Unique identifier used for routing. Must be alphanumeric with underscores.

description (required)

Plain-text description of what this agent handles. Used by the supervisor to route user messages to the right agent. Be specific.

permission (required)

Controls the interrupt threshold:

  • read -- no interrupt required. Agent can act immediately.
  • write -- requires human approval via interrupt before executing tools.

tools (required)

List of tool names this agent can use.

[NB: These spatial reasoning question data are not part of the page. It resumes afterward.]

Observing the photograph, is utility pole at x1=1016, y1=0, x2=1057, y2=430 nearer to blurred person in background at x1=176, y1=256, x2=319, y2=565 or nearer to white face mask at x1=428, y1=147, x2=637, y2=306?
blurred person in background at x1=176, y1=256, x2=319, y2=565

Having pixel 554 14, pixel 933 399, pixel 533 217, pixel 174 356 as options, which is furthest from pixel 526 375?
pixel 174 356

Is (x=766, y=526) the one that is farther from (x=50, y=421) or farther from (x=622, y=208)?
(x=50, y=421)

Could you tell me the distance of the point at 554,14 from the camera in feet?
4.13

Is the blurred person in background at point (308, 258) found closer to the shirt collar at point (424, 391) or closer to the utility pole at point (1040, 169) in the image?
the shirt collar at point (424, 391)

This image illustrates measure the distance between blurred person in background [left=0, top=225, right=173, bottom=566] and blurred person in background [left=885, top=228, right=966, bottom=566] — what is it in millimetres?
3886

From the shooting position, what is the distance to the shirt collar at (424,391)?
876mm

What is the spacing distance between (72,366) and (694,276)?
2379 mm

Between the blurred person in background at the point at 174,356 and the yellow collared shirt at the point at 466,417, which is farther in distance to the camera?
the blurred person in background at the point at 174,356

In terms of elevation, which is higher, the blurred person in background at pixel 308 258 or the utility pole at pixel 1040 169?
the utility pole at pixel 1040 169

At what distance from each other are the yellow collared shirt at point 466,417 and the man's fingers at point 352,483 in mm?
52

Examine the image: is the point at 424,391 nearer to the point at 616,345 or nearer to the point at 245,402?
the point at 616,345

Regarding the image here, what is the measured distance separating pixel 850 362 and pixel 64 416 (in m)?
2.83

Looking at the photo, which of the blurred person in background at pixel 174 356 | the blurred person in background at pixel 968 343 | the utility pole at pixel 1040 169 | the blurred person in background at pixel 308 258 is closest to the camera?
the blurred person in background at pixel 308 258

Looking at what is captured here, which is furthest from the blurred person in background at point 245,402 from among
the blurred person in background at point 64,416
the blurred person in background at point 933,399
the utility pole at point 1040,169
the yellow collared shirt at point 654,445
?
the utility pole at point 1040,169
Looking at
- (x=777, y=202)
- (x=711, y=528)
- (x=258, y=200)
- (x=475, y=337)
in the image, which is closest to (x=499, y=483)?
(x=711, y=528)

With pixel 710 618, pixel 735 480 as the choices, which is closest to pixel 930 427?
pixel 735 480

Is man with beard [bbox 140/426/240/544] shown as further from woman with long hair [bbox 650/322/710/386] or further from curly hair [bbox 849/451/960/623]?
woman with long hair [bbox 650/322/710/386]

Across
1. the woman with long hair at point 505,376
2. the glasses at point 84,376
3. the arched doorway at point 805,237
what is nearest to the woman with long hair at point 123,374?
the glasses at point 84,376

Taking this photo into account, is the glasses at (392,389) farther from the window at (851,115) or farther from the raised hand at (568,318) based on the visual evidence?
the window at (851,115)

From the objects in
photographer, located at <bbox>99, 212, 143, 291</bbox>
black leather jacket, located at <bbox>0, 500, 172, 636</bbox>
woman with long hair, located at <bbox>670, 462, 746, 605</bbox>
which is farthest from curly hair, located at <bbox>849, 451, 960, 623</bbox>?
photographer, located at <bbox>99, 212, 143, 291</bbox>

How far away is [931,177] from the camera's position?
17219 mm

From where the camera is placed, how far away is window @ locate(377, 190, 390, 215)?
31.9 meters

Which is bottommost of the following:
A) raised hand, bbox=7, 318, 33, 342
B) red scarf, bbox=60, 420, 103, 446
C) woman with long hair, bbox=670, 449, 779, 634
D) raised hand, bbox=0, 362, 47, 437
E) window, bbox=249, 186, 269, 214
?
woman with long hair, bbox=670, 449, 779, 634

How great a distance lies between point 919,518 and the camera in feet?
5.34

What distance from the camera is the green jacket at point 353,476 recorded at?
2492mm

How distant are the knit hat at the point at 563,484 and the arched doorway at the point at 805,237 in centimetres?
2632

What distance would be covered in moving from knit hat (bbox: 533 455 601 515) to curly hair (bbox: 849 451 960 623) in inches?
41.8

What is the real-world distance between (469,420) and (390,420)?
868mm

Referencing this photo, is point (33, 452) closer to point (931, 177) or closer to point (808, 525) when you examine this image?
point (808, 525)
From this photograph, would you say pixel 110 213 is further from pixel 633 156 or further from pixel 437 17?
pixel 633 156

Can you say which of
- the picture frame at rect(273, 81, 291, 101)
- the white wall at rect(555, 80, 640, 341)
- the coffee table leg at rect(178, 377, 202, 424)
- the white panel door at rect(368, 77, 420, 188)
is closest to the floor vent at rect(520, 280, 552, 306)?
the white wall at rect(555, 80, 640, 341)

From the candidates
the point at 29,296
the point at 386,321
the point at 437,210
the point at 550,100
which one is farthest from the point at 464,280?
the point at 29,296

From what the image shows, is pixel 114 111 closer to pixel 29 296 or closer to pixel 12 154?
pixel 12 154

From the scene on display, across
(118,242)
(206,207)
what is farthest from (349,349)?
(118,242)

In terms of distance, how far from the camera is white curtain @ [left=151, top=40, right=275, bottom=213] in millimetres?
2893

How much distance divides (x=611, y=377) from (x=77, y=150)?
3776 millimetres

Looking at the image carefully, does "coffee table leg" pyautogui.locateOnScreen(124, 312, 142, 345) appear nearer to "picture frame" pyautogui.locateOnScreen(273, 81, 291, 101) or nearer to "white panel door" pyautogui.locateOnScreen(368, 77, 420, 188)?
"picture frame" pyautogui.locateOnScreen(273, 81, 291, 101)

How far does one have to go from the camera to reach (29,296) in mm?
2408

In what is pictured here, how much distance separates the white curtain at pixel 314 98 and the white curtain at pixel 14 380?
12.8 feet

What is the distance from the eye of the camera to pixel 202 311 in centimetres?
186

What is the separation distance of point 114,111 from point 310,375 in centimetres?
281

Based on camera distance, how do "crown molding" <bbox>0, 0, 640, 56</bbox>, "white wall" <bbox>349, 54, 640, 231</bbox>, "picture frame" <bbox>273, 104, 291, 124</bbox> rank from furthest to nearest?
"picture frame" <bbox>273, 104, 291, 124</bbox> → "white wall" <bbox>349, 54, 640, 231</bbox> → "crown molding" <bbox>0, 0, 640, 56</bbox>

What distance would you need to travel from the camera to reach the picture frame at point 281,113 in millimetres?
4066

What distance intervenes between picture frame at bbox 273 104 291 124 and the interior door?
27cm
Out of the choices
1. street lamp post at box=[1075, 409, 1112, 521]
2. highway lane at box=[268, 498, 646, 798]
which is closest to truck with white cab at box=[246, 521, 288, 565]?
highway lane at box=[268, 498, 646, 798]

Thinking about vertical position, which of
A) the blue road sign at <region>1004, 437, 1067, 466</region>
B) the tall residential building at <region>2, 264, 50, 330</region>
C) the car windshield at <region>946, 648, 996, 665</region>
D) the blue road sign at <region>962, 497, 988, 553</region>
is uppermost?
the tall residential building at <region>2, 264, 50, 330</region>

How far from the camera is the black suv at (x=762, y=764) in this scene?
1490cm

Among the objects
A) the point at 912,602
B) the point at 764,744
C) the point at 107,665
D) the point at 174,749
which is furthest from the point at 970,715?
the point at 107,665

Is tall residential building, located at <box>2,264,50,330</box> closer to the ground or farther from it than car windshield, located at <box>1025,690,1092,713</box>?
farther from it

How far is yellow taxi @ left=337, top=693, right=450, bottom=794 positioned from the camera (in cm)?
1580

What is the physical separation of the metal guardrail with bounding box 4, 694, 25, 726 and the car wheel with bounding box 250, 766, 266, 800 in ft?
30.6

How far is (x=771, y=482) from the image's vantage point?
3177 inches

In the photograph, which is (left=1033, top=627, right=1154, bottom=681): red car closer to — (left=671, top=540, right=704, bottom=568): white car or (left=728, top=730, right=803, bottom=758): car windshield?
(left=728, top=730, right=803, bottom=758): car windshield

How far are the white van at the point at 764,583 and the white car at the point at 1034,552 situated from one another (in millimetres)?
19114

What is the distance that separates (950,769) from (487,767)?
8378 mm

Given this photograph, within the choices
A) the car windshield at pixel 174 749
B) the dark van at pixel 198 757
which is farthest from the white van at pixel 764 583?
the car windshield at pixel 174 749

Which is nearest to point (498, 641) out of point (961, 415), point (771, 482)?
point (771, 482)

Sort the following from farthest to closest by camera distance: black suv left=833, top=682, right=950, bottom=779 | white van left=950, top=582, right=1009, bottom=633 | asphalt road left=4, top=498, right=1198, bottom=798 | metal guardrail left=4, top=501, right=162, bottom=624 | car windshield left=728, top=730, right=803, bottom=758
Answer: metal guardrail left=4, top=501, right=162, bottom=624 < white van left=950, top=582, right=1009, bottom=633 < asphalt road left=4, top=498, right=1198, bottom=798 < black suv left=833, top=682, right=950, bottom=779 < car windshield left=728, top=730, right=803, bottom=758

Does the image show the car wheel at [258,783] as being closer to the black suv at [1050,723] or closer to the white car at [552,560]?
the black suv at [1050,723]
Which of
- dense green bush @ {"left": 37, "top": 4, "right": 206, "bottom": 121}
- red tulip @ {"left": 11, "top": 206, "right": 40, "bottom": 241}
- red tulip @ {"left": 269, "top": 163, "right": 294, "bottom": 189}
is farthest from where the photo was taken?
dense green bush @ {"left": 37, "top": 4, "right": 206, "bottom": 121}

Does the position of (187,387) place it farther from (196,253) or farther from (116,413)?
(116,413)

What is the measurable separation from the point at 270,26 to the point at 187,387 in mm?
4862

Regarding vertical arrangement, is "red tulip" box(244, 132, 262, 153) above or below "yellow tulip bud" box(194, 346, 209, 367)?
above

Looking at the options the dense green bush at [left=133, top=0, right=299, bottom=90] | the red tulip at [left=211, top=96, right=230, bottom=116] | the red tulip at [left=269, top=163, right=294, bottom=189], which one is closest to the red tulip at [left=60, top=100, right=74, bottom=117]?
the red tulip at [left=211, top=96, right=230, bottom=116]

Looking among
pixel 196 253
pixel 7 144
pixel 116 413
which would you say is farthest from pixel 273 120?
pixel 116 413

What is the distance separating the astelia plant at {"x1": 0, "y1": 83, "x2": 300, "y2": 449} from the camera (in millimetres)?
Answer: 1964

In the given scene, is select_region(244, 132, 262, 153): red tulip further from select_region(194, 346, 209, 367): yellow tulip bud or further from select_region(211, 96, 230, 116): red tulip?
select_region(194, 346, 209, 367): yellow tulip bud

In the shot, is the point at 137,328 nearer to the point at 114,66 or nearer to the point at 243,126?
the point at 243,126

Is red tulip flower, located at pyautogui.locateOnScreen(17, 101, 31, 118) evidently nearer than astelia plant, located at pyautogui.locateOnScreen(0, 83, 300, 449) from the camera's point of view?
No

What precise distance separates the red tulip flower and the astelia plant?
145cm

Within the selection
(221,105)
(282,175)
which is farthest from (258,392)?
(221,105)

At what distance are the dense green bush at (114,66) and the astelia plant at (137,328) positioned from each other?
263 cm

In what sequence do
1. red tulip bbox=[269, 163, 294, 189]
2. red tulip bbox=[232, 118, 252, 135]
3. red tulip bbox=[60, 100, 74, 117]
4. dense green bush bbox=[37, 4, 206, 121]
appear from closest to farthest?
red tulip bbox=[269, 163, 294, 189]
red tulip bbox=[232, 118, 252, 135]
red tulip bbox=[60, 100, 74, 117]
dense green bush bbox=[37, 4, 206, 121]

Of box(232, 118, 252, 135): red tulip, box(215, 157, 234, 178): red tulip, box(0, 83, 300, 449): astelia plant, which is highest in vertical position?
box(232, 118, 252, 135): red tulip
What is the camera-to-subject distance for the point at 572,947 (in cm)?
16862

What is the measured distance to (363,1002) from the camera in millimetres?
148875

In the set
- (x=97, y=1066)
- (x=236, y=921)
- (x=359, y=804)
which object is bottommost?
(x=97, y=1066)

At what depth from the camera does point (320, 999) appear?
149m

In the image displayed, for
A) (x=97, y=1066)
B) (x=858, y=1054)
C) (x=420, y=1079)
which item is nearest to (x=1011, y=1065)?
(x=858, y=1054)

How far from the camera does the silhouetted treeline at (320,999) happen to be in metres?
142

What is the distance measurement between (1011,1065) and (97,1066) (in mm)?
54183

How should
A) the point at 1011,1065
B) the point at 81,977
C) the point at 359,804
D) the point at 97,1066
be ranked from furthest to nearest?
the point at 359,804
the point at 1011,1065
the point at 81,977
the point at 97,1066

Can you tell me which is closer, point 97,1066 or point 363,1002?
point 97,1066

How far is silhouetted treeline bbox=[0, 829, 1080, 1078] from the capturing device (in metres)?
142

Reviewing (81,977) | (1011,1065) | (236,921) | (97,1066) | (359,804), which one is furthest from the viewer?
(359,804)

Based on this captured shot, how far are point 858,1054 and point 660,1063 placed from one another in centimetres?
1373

Tools are registered in backend/app/agents/. Each tool name must match a registered LangChain tool.

Available built-in tools:

  • get_order_status -- look up order details
  • get_tracking_info -- get shipping/tracking info
  • cancel_order -- cancel an order (write)
  • apply_discount -- apply a discount code (write)
  • generate_coupon -- generate a new coupon (write)
  • fallback_respond -- generic fallback response

personality (optional)

Customizes agent behavior:

  • tone -- free-text description of the agent's communication style
  • greeting -- opening message injected at session start
  • escalation_message -- message sent when the agent escalates

Built-in Templates

Use TEMPLATE_NAME environment variable to load a pre-built agent configuration:

Template Filename Description
e-commerce templates/e-commerce.yaml Orders, shipping, discounts
saas templates/saas.yaml Account management, billing, support
fintech templates/fintech.yaml Financial services support

Example:

TEMPLATE_NAME=e-commerce uvicorn app.main:app

Adding New Agents

  1. Add agent definition to agents.yaml.
  2. Register any new tools in backend/app/agents/.
  3. Restart the backend.

The supervisor will automatically route to the new agent when the user's intent matches the agent's description.

Agent Routing Logic

  1. User sends a message.
  2. The LLM supervisor classifies the intent against all agent descriptions.
  3. If unambiguous, the matching agent is invoked directly.
  4. If ambiguous (multiple plausible agents), the system asks a clarification question.
  5. If multi-intent, agents are invoked sequentially.

Escalation

Any agent can trigger escalation. This:

  1. Sends a webhook notification (if WEBHOOK_URL is configured).
  2. Marks the conversation with resolution_type = escalated.
  3. Sends the agent's escalation_message to the user.